**Task goal:**
Once the line containing "Citroen C3 1.2L Plus White #6" is reached, copy it and every line after it exactly, to the end of the material, without pictures.

**The data:**

BEGIN

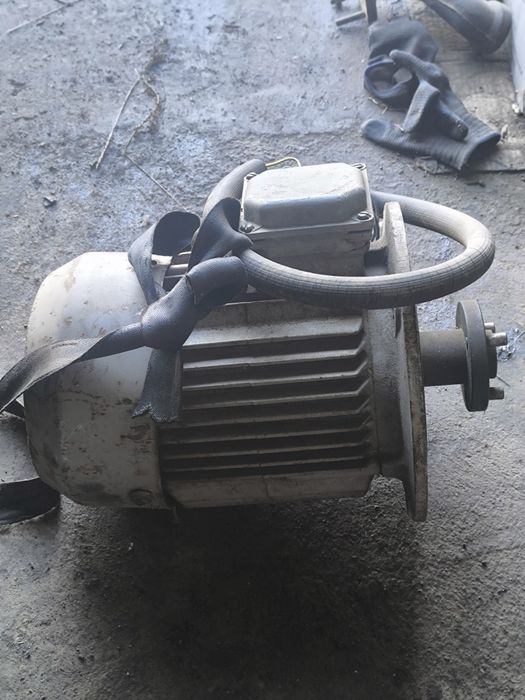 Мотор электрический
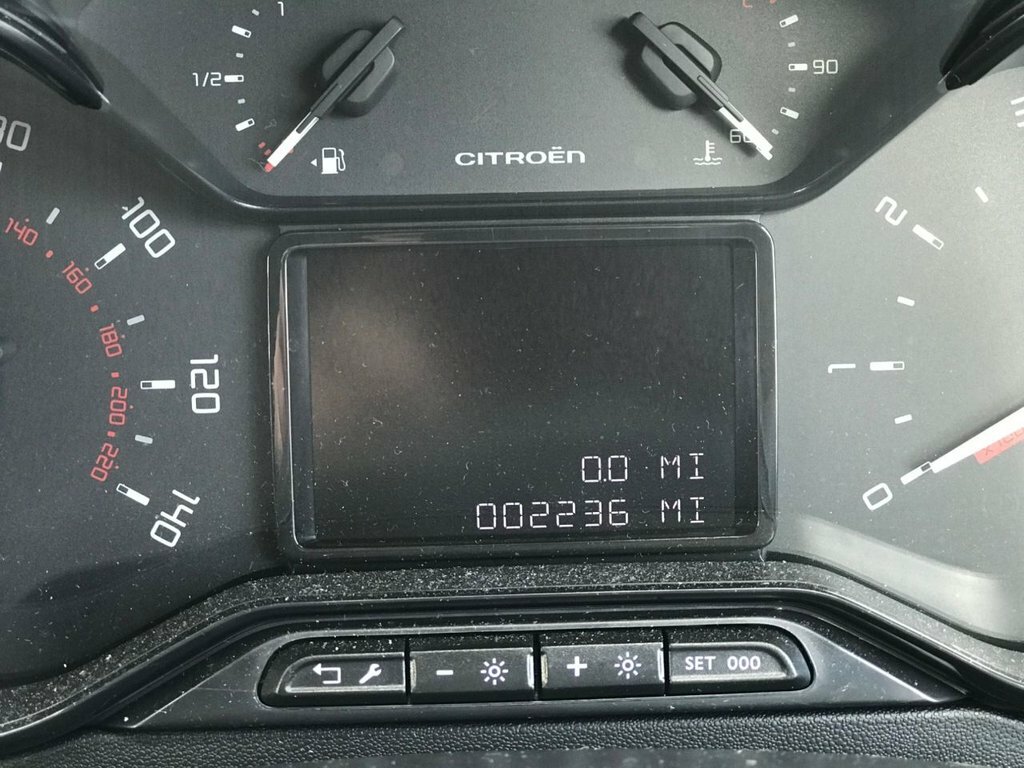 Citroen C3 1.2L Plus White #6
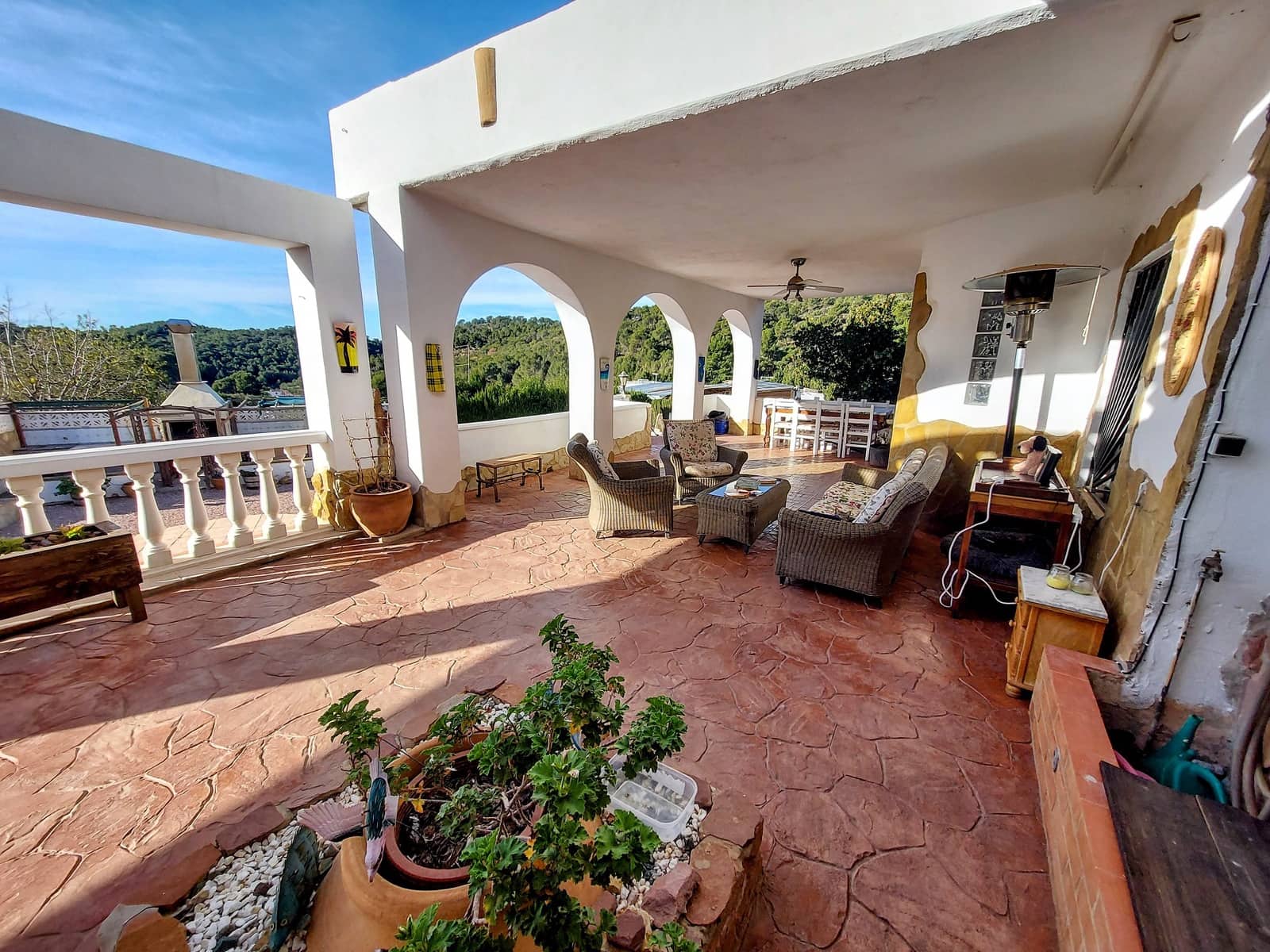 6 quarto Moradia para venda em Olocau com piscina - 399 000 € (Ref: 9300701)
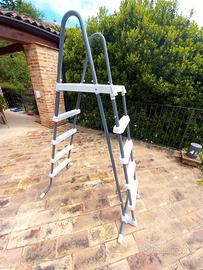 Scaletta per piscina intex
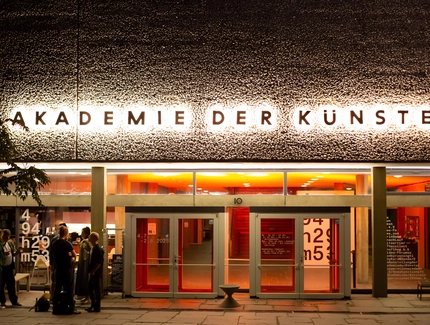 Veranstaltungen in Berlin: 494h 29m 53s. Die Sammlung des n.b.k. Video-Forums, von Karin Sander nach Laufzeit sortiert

END

**Solved exercise:**
 Citroen C3 1.2L Plus White #6
 6 quarto Moradia para venda em Olocau com piscina - 399 000 € (Ref: 9300701)
 Scaletta per piscina intex
 Veranstaltungen in Berlin: 494h 29m 53s. Die Sammlung des n.b.k. Video-Forums, von Karin Sander nach Laufzeit sortiert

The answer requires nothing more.